Quoted text:
######
Some recent studies on the transesterification of castor oil have been carried out under microwave irradiation. Koberg and Gendanken (2012) reported the transesterification of castor oil with methanol and SrO as a catalyst under a two-stage (extraction and transesterification) and a one-stage method (in situ transesterification) using three techniques: conventional heating, sonochemistry and microwave irradiation. For the two-stage method, the authors found the highest yield of FAMEs as 52.7% and a conversion of 99.5% using microwave irradiation as a heating source. On the other hand, 57.2% yield of FAMEs and a conversion of 99.9% were achieved in a one-stage method lasting 5 min using microwave irradiation. Yuan et al. (2011) used acid catalysts (NaHSO4.H2O and AlCl3) and a base catalyst (N2CO3) to evaluate transesterification of castor oil under microwaves. Best results were obtained at 65°C, 18:1 molar ratio of methanol to castor oil, 7.5 wt% of catalyst with respect to castor oil, 200W microwave radiation power and 120 min of reaction time, at these reaction conditions, they obtained yields of 74, 73, 90% using NaHSC^O, AlCh and N2CO3 respectively. They also found that microwave heating consumes less energy than conventional heating to achieve the same amount of FAME.

There is a diversity of scientific literature on transesterification of castor oil with ethanol (de Oliveira et al. 2005, Meneghetti et al. 2006, Plentz Meneghetti et al. 2006, Varma & Madras 2007, Albuquerque et al. 2009; de Lima da Silva et al. 2009, Cavalcante et al. 2010, Efeovbokhan et al. 2012, Martínez Arias et al. 2012, Thomas et al. 2013). In a study developed by our group (Hincapié et al. 2011), conventional biodiesel production from crude castor oil using ethanol was conducted. The content of ethyl esters was determined by ¹H NMR. The higher conversions (around 95%) were found after esterification (reaction time 1 h) and transesterification (reaction time 1h) using an alcohol-oil molar ratio of 60 and a temperature of 60°C.
######
Provided information:
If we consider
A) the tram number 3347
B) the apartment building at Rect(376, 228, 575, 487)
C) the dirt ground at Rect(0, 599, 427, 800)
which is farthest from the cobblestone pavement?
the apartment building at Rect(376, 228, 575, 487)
######
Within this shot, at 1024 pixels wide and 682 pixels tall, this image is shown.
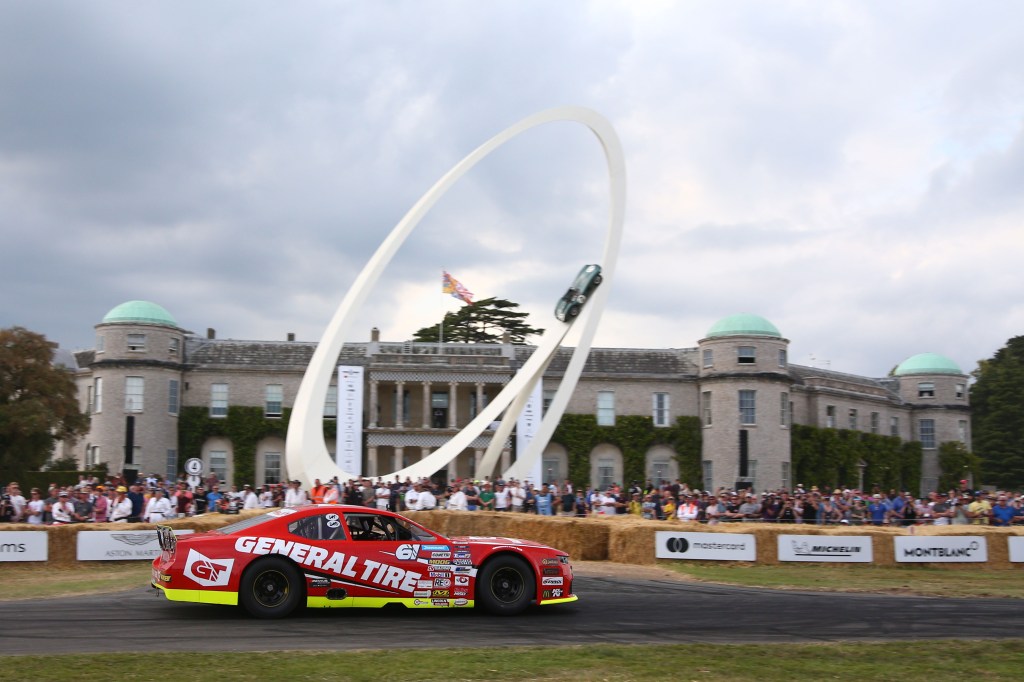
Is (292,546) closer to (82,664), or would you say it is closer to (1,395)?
######
Objectives:
1. Retype the castor oil passage word for word, from "There is a diversity" to "temperature of 60°C.".
2. Pick up the passage on making biodiesel from castor oil right after its last sentence and keep it going.
The items have nothing to do with what you are asked to do here.

Final results:
1.
There is a diversity of scientific literature on transesterification of castor oil with ethanol (de Oliveira et al. 2005, Meneghetti et al. 2006, Plentz Meneghetti et al. 2006, Varma & Madras 2007, Albuquerque et al. 2009; de Lima da Silva et al. 2009, Cavalcante et al. 2010, Efeovbokhan et al. 2012, Martínez Arias et al. 2012, Thomas et al. 2013). In a study developed by our group (Hincapié et al. 2011), conventional biodiesel production from crude castor oil using ethanol was conducted. The content of ethyl esters was determined by ¹H NMR. The higher conversions (around 95%) were found after esterification (reaction time 1 h) and transesterification (reaction time 1h) using an alcohol-oil molar ratio of 60 and a temperature of 60°C.

2.
However, little information is available on transesterification of castor oil with ethanol assisted by microwaves (Perin et al. 2008) and, as far as the authors are aware, no systematic studies have been carried out modifying reaction parameters to optimize this transesterification with homogeneous catalysts. Thus, we have conducted a study analyzing the effect of microwave irradiation on biodiesel production from castor oil using ethanol. Variables such as reaction time, catalyst concentration, reaction temperature and ethanol-oil molar ratio were considered.

Methodology

Materials: Analytical grade isopropanol (>99.5%), potassium hydroxide (85%), sulfuric acid (96%), anhydrous sodium sulfate (99%) and tetradecane (99.5%), were used as purchased without any further purification. Absolute ethanol (99.7%) was used for transesterification reactions. Ethyl ricinoleate (87%) was purchased from TCI Europe. Refined castor oil (CODEX) and ethyl esters mixture for gas chromatography (GC) quantifications, were provided by VALAGRO Carbone Renouvelable Poitou-Charentes.

Procedures:

Microwave assisted transesterification: A MicroSYNTH (Microwave synthesis labstation, Milestone Inc.) microwave unit with a power output range from 0 to 1000 W was used to perform transesterification reactions. The system was equipped with a reflux condenser, a magnetic stirrer bar and a fiber optic temperature sensor placed in a thermowell (PTFE).

First, the effect of reaction time and catalyst concentration was analyzed by placing a castor oil sample (10 g) into a three-neck round-bottom reaction flask. Initially, the catalyst (KCH) was dissolved in the desired amount of ethanol and the resulting solution was then added to the oil. The catalyst was used at three different concentrations 0.5%, 1.0% and 1.5% and we evaluated four different reaction times (3, 5, 7 or 10 min); temperature was maintained at 60°C and the ethanol:oil molar ratio was 10:1. The mixture was irradiated at a maximum of 250 W. At the end of the reaction, the mixture was cooled at room temperature and H2SO4 was added to neutralize the KOH catalyst. Centrifugation was used to separate the glycerol phase while ethanol was removed from biodiesel phase by vacuum distillation and further purified with hot water washes and dried over anhydrous Na2SO4.

The effect of temperature (40, 50, 60, 70°C) and the effect of ethanol:oil (4:1, 6:1 or 10:1) molar ratio were evaluated, with a reaction time of 10 min and a catalyst concentration of 1.5%. Each experiment was performed in duplicate.

Analysis: The acid value of the oil was determined by an acid-base tritration technique (modificed ASTM D974, 2006) using a standard solution of KCH 0.5 N. Saponification and hydroxyl indexes were determined under the NF ISC 3657 and NF T60-213 regulations respectively.

A GC Varian CP-3380 instrument equipped with a FID detector and a capillary column BPX-70 (25 m x 0.32 mm ID x 0.25 urn) was used to analyze the products using tetradecane as internal standard.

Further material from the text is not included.